Pendant ce temps, dans les universités anglophones
Pendant que l’Université de Montréal (UdeM) hésite à annuler la dernière session d’hiver et que l’UQAM tente de donner des cours malgré les perturbations, les universités anglophones ont commencé leur session d’automne.
Business as usual? Presque. Si la session d’automne commence en septembre, des mesures sont prises pour adapter les étudiants des 14 cégeps qui n’ont pas pu terminer leur semestre en raison de la grève étudiante.
À l’Université Concordia, où la rentrée se fera le 5 septembre, 265 étudiants proviennent de cégeps touchés par les grèves. L’université leur suggère dans un premier temps de reporter leur rentrée à l’hiver 2013 et les invite à réfléchir sérieusement à cette option.
Autre possibilité, les étudiants peuvent entamer leur formation universitaire tout en complétant leur cégep. L’université se réserve toutefois le droit de limiter le nombre de cours auxquels ils peuvent s’inscrire.

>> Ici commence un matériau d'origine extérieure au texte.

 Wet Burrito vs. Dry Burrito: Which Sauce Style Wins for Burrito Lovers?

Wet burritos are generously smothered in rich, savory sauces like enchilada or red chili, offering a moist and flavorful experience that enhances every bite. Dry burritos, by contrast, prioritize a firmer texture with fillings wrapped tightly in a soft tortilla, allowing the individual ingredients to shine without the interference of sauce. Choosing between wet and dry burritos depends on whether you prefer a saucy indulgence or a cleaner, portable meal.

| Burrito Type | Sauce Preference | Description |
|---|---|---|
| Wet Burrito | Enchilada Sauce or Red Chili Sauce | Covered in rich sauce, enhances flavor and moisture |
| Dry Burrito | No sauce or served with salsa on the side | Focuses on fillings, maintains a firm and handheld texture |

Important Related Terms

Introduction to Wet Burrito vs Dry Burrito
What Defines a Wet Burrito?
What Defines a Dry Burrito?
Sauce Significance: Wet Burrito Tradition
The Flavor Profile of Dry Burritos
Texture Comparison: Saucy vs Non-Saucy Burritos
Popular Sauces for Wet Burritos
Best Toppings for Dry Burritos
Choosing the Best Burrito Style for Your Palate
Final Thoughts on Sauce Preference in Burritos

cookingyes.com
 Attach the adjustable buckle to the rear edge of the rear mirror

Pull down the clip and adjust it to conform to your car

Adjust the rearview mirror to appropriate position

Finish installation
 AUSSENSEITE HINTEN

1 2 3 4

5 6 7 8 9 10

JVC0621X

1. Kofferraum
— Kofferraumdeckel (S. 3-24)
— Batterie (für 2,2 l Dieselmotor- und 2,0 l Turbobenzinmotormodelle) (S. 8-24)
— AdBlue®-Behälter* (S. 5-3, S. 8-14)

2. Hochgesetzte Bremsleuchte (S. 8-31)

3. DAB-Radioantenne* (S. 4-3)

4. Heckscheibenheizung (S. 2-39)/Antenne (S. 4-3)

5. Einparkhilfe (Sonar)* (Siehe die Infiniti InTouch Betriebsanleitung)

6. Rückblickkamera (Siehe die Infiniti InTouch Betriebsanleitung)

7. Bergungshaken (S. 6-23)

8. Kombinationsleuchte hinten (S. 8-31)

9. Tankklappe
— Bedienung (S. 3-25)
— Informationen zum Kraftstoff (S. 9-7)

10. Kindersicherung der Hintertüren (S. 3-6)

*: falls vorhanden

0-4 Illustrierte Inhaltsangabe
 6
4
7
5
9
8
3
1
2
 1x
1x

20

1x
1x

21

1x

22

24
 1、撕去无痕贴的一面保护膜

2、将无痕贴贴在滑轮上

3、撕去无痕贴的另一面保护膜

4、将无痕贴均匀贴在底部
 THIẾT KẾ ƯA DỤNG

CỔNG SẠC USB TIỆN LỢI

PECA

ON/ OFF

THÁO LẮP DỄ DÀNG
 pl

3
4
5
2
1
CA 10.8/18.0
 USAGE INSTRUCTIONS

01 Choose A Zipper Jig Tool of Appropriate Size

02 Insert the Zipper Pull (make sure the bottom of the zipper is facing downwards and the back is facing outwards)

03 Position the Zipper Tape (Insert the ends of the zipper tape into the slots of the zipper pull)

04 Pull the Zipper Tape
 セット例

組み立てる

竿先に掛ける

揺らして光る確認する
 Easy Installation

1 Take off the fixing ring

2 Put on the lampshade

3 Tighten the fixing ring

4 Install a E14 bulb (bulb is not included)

Du côté de l’Université McGill, la porte-parole Julie Fortier précise que l’établissement n’a pas été très touché par le «boycott». Près de 300 étudiants venus de cégeps en grève sont inscrits à McGill et ont consulté un conseiller pédagogique afin de mettre sur pied un plan adapté leur parcours.
«Certains peuvent combiner cégep et bac, pour les étudiants en sciences, où on a un volume important, on offrira des cours supplémentaires à partir d’octobre, et d’autres ont simplement décidé de commencer en janvier», explique Mme Fortier.
«Ç’aurait été beaucoup plus simple si tout le monde avait commencé en même temps», a déploré Martine Desjardins, présidente de la Fédération universitaire du Québec (FEUQ).
Éliane Laberge, présidente de Fédération collégiale du Québec (FECQ) reconnaît que ce n’est pas une situation «confortable», bien qu’elle admette d’emblée que ce ne sont pas une majorité d’étudiants francophones qui sont concernée par cette situation.
En raison des perturbations des derniers jours, l’UdeM a suspendu les cours de 1300 étudiants jusqu’à vendredi et se prononcera sous peu sur la possibilité d’annuler la session de rattrapage qui doit être complétée avant le début de session d’automne, le 1er octobre.
«Une telle décision serait hâtive, estime Mme Desjardins. On sait tous que le 4 septembre, tout peut changer. L’UdeM aurait tout intérêt à être patiente, mais on a vu cette semaine que ça ne fait pas partie de ses qualités.»
L’Université du Québec à Montréal (UQAM) connaît une fragile accalmie alors que les étudiants en sciences humaines, qui représentent la moitié des grévistes, ont voté un retour en classe mercredi soir. Certains cours avaient été annulés cette semaine en raison des perturbations. Une nouvelle assemblée générale est prévue le 5 septembre, au lendemain des élections provinciales.
Loi spéciale
La Loi 12 stipule que les universités sont libres d’établir leurs plans d’aménagement, mais elles doivent s’assurer de ne pas pénaliser les étudiants dont la session d’hiver a été suspendue. Les cégeps ont quant à eux l’obligation de compléter leur semestre d’hiver avant le 30 septembre 2012.